Blacks with CAD were younger; were more often female; had lower median household incomes; and had more hypertension, diabetes mellitus, and heart failure. The number of coronary vessels with significant disease was similar by race. At 15-year follow-up, black women had the lowest survival and white men had the highest (41.5% vs 45.8%, P < .0001). Blacks were less likely to receive initial therapy with coronary revascularization (odds ratio 0.66, 95% CI 0.60-0.72, P < .0001). After adjusting for baseline clinical and demographic characteristics and initial treatment selection, black race remained an independent predictor of lower survival (hazard ratio 2.54, 95% CI 1.60-4.04, P < .0001).
Among patients with CAD, blacks have lower long-term survival compared with whites. The difference may be partially, but not fully, explained by differences in cardiovascular risk factors and 30-day revascularization rates.

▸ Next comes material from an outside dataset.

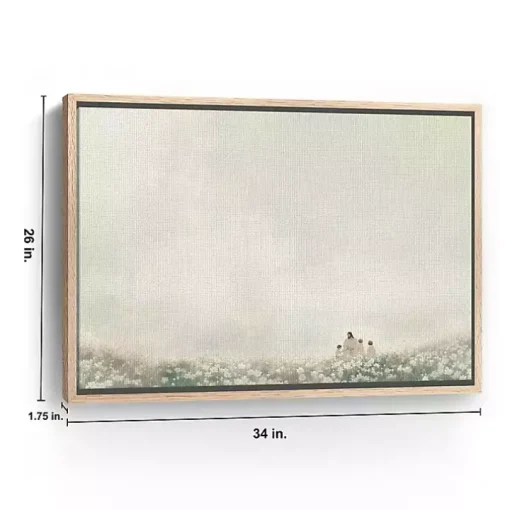 Pure in Heart Framed Canvas Art Print, 26x34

心血管疾病是美国黑人和白人的主要致死原因。尽管如此,关于患有冠状动脉疾病(CAD)的黑人患者的长期预后以及主要临床相关结局决定因素的数据仍然不足。
我们研究了 22618 名患者(3314 名黑人),他们在 1986 年 1 月至 2004 年 12 月期间在杜克大学进行的心脏导管检查中发现有明显的 CAD 发现,并通过 2006 年 6 月进行随访。使用 Kaplan-Meier 和 Cox 模型,我们比较了患者种族和性别(中位随访时间为 7.6 年,四分位间距为 3.5-13.0)的未经调整和调整后的长期生存率,以及确定与生存相关的主要患者特征。

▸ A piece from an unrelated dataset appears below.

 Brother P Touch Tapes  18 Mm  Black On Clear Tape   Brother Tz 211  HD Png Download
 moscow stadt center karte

患有 CAD 的黑人更年轻;更多为女性;中位数家庭收入较低;且更多患有高血压、糖尿病和心力衰竭。种族之间有明显疾病的冠状动脉血管数量相似。在 15 年的随访中,黑人女性的生存率最低,白人男性的生存率最高(41.5%比 45.8%,P<0.0001)。黑人接受初始冠状动脉血运重建治疗的可能性较低(比值比 0.66,95%置信区间 0.60-0.72,P<0.0001)。在校正基线临床和人口统计学特征以及初始治疗选择后,黑人种族仍然是生存率较低的独立预测因素(风险比 2.54,95%置信区间 1.60-4.04,P<0.0001)。
在 CAD 患者中,黑人的长期生存率低于白人。这种差异可能部分但不完全可以通过心血管危险因素和 30 天血运重建率的差异来解释。